Continue reading to find out what a spider’s web looks like when it’s as high as Charlie Sheen on a Sunday (or Monday. Or any day).
Drugged Spider Experiment #1
In 1948, zoologist H. M. Peters was apparently pretty annoyed by the fact that garden spiders build their webs from 2am-5am, and he asked pharmacologist Peter N. Witt to drug them and see if he could get them to start building their webs earlier. So, Witt began researching the effect psychoactive drugs had on spiders and made a very interesting discovery. None of the tested drugs changed the time of day that spiders built their webs, but they did greatly affect the size and shape of them.
Amphetamine, mescaline, strychnine, LSD, and caffeine were used in the tests, and all of them had a negative effect on the regularity of the web circles- except one: LSD. In small doses, LSD actually made the circles around the web more regular. Amphetamine only caused slight irregularities, but caffeine is a different story. Larger doses of caffeine caused severe alterations to the web structure, as seen in the picture below.
The Caffeine Experiment
It turns out caffeine is toxic to a lot of insects. In 1984 J. A. Nathanson found that methylxanthines (caffeine) in high doses killed many worms, caterpillars, slugs, and snails.
But in low doses it prevented them from eating the affected plants.
Result: caffeine could in fact be a natural pesticide!
Drug Experiment # 2: NASA Edition
In 1995, NASA scientists repeated Witt’s experiment to see if spiders could be used to test the toxicity of certain drugs.

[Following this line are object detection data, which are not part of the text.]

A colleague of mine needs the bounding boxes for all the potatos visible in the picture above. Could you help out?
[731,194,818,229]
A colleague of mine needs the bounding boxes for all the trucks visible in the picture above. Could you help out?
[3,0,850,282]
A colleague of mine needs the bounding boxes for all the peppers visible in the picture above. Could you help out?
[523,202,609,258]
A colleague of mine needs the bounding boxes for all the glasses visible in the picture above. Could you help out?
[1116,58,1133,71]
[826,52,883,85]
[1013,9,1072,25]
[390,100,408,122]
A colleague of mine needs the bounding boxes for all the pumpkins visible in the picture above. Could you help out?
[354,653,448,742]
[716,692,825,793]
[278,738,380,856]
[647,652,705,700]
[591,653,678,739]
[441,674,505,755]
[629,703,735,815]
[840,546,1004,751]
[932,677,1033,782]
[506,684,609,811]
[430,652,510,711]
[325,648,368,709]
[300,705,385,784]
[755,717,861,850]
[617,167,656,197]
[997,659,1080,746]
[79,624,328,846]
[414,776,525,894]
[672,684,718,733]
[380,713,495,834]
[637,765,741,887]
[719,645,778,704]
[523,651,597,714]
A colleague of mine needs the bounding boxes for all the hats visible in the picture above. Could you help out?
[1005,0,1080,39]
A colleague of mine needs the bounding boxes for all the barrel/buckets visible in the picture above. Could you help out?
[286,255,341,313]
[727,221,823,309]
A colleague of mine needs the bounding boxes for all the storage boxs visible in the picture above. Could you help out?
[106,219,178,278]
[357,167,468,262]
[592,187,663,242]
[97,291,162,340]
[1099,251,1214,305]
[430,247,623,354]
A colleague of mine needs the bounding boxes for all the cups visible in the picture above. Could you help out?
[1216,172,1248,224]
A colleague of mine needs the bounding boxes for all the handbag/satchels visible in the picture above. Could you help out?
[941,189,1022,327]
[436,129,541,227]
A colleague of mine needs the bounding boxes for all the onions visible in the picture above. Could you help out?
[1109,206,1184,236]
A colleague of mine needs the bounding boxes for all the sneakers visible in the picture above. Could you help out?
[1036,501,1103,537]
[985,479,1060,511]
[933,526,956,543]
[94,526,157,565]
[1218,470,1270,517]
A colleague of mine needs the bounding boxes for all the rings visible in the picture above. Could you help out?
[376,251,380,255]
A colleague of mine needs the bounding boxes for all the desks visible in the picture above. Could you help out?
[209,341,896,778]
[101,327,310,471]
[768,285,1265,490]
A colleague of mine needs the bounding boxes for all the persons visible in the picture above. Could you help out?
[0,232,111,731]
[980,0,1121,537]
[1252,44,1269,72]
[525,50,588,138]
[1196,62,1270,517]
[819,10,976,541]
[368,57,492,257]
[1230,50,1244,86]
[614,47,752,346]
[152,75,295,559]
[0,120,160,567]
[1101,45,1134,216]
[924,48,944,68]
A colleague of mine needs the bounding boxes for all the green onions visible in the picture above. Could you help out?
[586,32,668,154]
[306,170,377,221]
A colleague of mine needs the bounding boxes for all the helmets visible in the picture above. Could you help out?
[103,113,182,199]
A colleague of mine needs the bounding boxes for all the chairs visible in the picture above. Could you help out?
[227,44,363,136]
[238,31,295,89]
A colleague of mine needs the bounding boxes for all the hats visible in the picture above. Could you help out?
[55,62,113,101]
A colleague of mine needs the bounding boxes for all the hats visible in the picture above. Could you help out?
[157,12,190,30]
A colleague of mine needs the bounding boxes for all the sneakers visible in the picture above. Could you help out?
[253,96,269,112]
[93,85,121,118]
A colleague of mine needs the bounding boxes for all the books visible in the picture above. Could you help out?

They figured they could use their research of the geometry of crystals to help them create computer programs capable of objectively analyzing web-building, so the results would reveal each drug’s true level of toxicity without bias.
This time they used caffeine, benzedrine (speed), marijuana, mescaline (peyote), and chloral hydrate (sleeping pills). The results were pretty much the same as Witt’s 1940s trials – the more toxic the drug, the more sides of the web a spider failed to complete.
This is how it looked:
Normal Web
LSD (left), Marijuana (right)
LSD, as indicated before, maintained regularity.
As you can see, the spider that took marijuana started a web and then flat-out gave up. No report on whether he ate extra flies…
Mescaline (Peyote – left), Benzedrine (speed – right)
Mescaline, also a hallucinogenic, produced another somewhat regular web, like LSD did.
Speed resulted in a fairly erratic web.
Caffeine (left), Chloral Hydrate (sleeping pills – right)
Caffeine, one of the drugs most commonly consumed by humans, made spiders practically incapable of doing a damn thing.
The only drug with worse results? Sleeping pills. Apparently spiders, like humans, can’t function when they’re sleepy.
Maybe this means we all need more sleep?